• **Description of the task**
Your task is to output every record exactly as it is given.

• **Exercise data**

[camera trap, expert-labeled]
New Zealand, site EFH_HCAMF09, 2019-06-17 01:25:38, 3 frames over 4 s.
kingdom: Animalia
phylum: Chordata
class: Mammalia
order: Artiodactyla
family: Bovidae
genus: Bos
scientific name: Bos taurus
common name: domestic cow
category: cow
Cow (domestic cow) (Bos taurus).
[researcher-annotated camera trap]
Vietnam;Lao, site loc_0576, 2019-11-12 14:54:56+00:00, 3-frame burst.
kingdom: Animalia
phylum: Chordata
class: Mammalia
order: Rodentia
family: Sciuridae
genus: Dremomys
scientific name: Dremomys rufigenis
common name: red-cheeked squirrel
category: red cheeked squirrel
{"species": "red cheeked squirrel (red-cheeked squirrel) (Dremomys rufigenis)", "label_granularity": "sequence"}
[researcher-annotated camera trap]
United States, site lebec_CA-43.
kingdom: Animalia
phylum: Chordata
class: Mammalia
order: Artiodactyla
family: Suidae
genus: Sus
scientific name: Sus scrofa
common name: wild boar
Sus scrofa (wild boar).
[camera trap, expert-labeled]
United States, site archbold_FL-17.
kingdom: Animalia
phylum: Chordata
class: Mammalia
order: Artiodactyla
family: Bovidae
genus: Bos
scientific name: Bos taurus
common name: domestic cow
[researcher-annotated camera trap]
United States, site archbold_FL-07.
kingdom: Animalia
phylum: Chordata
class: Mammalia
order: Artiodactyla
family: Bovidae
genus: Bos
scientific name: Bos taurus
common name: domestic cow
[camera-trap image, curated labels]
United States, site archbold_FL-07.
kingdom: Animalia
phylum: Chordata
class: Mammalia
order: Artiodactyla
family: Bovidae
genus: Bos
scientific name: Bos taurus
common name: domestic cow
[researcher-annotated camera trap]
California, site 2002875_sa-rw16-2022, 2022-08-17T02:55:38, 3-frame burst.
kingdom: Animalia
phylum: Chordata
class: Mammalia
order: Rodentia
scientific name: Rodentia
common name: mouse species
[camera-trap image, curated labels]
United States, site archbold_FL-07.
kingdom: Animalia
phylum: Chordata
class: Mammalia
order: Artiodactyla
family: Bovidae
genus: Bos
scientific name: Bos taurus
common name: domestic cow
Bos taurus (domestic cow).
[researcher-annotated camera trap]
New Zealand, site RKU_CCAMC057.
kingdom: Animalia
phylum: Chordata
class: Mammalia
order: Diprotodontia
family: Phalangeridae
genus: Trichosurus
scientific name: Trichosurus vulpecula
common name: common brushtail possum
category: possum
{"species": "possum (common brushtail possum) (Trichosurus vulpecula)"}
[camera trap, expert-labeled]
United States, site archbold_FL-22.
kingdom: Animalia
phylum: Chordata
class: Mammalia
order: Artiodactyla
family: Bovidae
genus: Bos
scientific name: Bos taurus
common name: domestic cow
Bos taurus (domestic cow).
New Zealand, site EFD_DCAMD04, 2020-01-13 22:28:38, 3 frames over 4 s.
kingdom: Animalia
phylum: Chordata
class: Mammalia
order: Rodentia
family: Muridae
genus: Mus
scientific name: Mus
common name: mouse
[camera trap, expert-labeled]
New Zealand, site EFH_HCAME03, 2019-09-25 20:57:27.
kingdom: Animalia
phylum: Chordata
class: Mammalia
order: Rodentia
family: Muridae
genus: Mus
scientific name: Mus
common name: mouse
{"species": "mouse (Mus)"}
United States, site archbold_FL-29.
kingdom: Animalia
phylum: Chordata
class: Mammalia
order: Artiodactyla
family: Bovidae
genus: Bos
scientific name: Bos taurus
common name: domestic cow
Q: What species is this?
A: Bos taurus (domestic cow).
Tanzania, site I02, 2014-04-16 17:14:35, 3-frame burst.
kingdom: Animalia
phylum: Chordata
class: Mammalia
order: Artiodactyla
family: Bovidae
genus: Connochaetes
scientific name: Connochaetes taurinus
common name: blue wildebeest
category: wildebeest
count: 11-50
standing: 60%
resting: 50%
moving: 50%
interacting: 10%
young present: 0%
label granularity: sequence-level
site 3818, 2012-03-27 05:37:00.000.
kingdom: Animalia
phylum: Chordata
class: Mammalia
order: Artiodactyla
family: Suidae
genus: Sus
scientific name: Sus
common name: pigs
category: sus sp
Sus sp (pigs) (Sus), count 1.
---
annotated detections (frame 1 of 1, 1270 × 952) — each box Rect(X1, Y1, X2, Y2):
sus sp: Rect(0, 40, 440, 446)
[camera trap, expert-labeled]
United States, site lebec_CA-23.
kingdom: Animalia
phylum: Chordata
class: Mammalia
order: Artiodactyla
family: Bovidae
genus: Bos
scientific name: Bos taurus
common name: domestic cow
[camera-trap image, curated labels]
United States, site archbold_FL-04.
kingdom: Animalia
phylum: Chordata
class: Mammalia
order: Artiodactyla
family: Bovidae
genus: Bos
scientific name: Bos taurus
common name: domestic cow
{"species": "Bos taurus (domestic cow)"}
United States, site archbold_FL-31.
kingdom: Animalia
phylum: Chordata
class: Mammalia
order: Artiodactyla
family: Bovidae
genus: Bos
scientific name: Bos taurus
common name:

• **Task output**
[camera trap, expert-labeled]
New Zealand, site EFH_HCAMF09, 2019-06-17 01:25:38, 3 frames over 4 s.
kingdom: Animalia
phylum: Chordata
class: Mammalia
order: Artiodactyla
family: Bovidae
genus: Bos
scientific name: Bos taurus
common name: domestic cow
category: cow
Cow (domestic cow) (Bos taurus).
[researcher-annotated camera trap]
Vietnam;Lao, site loc_0576, 2019-11-12 14:54:56+00:00, 3-frame burst.
kingdom: Animalia
phylum: Chordata
class: Mammalia
order: Rodentia
family: Sciuridae
genus: Dremomys
scientific name: Dremomys rufigenis
common name: red-cheeked squirrel
category: red cheeked squirrel
{"species": "red cheeked squirrel (red-cheeked squirrel) (Dremomys rufigenis)", "label_granularity": "sequence"}
[researcher-annotated camera trap]
United States, site lebec_CA-43.
kingdom: Animalia
phylum: Chordata
class: Mammalia
order: Artiodactyla
family: Suidae
genus: Sus
scientific name: Sus scrofa
common name: wild boar
Sus scrofa (wild boar).
[camera trap, expert-labeled]
United States, site archbold_FL-17.
kingdom: Animalia
phylum: Chordata
class: Mammalia
order: Artiodactyla
family: Bovidae
genus: Bos
scientific name: Bos taurus
common name: domestic cow
[researcher-annotated camera trap]
United States, site archbold_FL-07.
kingdom: Animalia
phylum: Chordata
class: Mammalia
order: Artiodactyla
family: Bovidae
genus: Bos
scientific name: Bos taurus
common name: domestic cow
[camera-trap image, curated labels]
United States, site archbold_FL-07.
kingdom: Animalia
phylum: Chordata
class: Mammalia
order: Artiodactyla
family: Bovidae
genus: Bos
scientific name: Bos taurus
common name: domestic cow
[researcher-annotated camera trap]
California, site 2002875_sa-rw16-2022, 2022-08-17T02:55:38, 3-frame burst.
kingdom: Animalia
phylum: Chordata
class: Mammalia
order: Rodentia
scientific name: Rodentia
common name: mouse species
[camera-trap image, curated labels]
United States, site archbold_FL-07.
kingdom: Animalia
phylum: Chordata
class: Mammalia
order: Artiodactyla
family: Bovidae
genus: Bos
scientific name: Bos taurus
common name: domestic cow
Bos taurus (domestic cow).
[researcher-annotated camera trap]
New Zealand, site RKU_CCAMC057.
kingdom: Animalia
phylum: Chordata
class: Mammalia
order: Diprotodontia
family: Phalangeridae
genus: Trichosurus
scientific name: Trichosurus vulpecula
common name: common brushtail possum
category: possum
{"species": "possum (common brushtail possum) (Trichosurus vulpecula)"}
[camera trap, expert-labeled]
United States, site archbold_FL-22.
kingdom: Animalia
phylum: Chordata
class: Mammalia
order: Artiodactyla
family: Bovidae
genus: Bos
scientific name: Bos taurus
common name: domestic cow
Bos taurus (domestic cow).
New Zealand, site EFD_DCAMD04, 2020-01-13 22:28:38, 3 frames over 4 s.
kingdom: Animalia
phylum: Chordata
class: Mammalia
order: Rodentia
family: Muridae
genus: Mus
scientific name: Mus
common name: mouse
[camera trap, expert-labeled]
New Zealand, site EFH_HCAME03, 2019-09-25 20:57:27.
kingdom: Animalia
phylum: Chordata
class: Mammalia
order: Rodentia
family: Muridae
genus: Mus
scientific name: Mus
common name: mouse
{"species": "mouse (Mus)"}
United States, site archbold_FL-29.
kingdom: Animalia
phylum: Chordata
class: Mammalia
order: Artiodactyla
family: Bovidae
genus: Bos
scientific name: Bos taurus
common name: domestic cow
Q: What species is this?
A: Bos taurus (domestic cow).
Tanzania, site I02, 2014-04-16 17:14:35, 3-frame burst.
kingdom: Animalia
phylum: Chordata
class: Mammalia
order: Artiodactyla
family: Bovidae
genus: Connochaetes
scientific name: Connochaetes taurinus
common name: blue wildebeest
category: wildebeest
count: 11-50
standing: 60%
resting: 50%
moving: 50%
interacting: 10%
young present: 0%
label granularity: sequence-level
site 3818, 2012-03-27 05:37:00.000.
kingdom: Animalia
phylum: Chordata
class: Mammalia
order: Artiodactyla
family: Suidae
genus: Sus
scientific name: Sus
common name: pigs
category: sus sp
Sus sp (pigs) (Sus), count 1.
---
annotated detections (frame 1 of 1, 1270 × 952) — each box Rect(X1, Y1, X2, Y2):
sus sp: Rect(0, 40, 440, 446)
[camera trap, expert-labeled]
United States, site lebec_CA-23.
kingdom: Animalia
phylum: Chordata
class: Mammalia
order: Artiodactyla
family: Bovidae
genus: Bos
scientific name: Bos taurus
common name: domestic cow
[camera-trap image, curated labels]
United States, site archbold_FL-04.
kingdom: Animalia
phylum: Chordata
class: Mammalia
order: Artiodactyla
family: Bovidae
genus: Bos
scientific name: Bos taurus
common name: domestic cow
{"species": "Bos taurus (domestic cow)"}
United States, site archbold_FL-31.
kingdom: Animalia
phylum: Chordata
class: Mammalia
order: Artiodactyla
family: Bovidae
genus: Bos
scientific name: Bos taurus
common name:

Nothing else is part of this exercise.